Most nonstick cookware these days is coated with Teflon, which contains chemicals that the EPA considers likely human carcinogens. When these chemicals are manufactured, they end up in the water supply and in our bloodstreams; cooking with Teflon has also been shown to kill pet birds. Cast iron is a great alternative, providing precise temperature control and good browning; but when it’s a gentler, more radiant heat you’re after, try soapstone cookware and bakeware. It can withstand extremely high temperatures, so it’s suitable for making pizza.
8. Separate your fridge and stove.
Sure, your kitchen may be small, giving you limited choices of where to put stuff. But certain room arrangements can actually generate toxic gases—storing plasticware too close to the oven, for example (as mentioned earlier, heating plastic releases harmful fumes). And it’s best to keep your refrigerator and stove separated by at least a foot or two, because the extra heat near the fridge causes it to work harder.

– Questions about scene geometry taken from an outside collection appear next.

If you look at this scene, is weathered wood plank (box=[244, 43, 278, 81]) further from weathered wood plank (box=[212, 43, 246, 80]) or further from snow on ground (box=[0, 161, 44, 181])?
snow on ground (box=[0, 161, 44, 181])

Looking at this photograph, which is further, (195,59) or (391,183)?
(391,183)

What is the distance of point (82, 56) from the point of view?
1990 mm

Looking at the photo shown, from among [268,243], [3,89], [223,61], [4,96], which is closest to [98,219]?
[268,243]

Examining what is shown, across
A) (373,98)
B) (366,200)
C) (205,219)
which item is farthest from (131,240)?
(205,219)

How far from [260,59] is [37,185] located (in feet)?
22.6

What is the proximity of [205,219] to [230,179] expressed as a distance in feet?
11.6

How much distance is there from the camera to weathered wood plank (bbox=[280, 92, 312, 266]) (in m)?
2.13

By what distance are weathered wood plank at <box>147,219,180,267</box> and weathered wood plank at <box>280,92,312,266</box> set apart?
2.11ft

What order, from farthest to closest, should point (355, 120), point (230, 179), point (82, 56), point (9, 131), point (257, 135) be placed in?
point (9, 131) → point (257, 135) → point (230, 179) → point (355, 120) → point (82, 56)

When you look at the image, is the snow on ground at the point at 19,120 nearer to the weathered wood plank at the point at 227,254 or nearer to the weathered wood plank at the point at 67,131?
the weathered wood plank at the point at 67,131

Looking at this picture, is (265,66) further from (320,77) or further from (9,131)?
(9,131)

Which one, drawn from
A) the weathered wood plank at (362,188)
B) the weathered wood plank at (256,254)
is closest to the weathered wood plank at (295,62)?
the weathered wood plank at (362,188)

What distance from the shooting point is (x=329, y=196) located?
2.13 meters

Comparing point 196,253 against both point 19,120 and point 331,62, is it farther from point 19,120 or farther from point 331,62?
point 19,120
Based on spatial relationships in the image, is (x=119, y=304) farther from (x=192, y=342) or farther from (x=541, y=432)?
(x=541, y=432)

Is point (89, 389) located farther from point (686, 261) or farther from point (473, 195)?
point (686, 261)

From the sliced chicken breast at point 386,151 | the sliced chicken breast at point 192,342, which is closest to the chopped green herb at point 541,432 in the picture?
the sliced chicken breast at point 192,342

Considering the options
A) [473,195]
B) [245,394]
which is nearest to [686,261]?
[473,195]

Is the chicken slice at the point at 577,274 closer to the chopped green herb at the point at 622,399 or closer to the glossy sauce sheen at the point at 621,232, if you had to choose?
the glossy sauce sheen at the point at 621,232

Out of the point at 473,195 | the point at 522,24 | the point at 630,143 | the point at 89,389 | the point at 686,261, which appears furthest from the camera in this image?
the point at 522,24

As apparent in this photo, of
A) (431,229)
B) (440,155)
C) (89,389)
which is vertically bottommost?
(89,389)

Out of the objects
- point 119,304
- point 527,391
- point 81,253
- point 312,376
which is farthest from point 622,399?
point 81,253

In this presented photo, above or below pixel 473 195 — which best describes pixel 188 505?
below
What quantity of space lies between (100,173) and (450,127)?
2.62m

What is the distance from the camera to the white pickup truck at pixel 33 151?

9. Build with recycled materials.
Many conventional building materials, like PVC, paint, and particle board, release volatile organic chemicals (VOCs), formaldehyde, or other noxious agents. Fortunately, there are plenty of nontoxic choices for the kitchen (and they won’t break the bank). Many companies now make low-VOC paints, including the popular, mainstream Sherwin-Williams. For flooring, try glueless interlocking cork tiles or bamboo. Make sure that it is not finished or manufactured with toxic materials. Don’t go ripping out that linoleum, though: All true linoleum is made from eco-friendly linseed oil, a.k.a. flax oil, which is where it gets its name. (Some sheet flooring can look like linoleum but actually be made from chemical-releasing PVC; ask a contractor or interior designer to take a look if you’re not sure you’ve got the real thing.) For cabinets, try wood made from wheat straw; countertops can be redone with paper-based tiles or recycled terra cotta (though most nonrecycled terra cotta is environmentally friendly if it has a lead-free glaze).
10. Use natural light.
Even the greenest cabinets and countertops can cause unintended environmental consequences if they’re the wrong color: Dark wood and stone suck up light, which means you’ll be more likely to flip on the overhead lighting or install higher-wattage bulbs, using extra electricity. Choose light-colored materials—if your kitchen has a window, you’ll be able to see by its natural light for most of the day. And when you do have to use artificial illumination, it will appear brighter, reducing eye strain.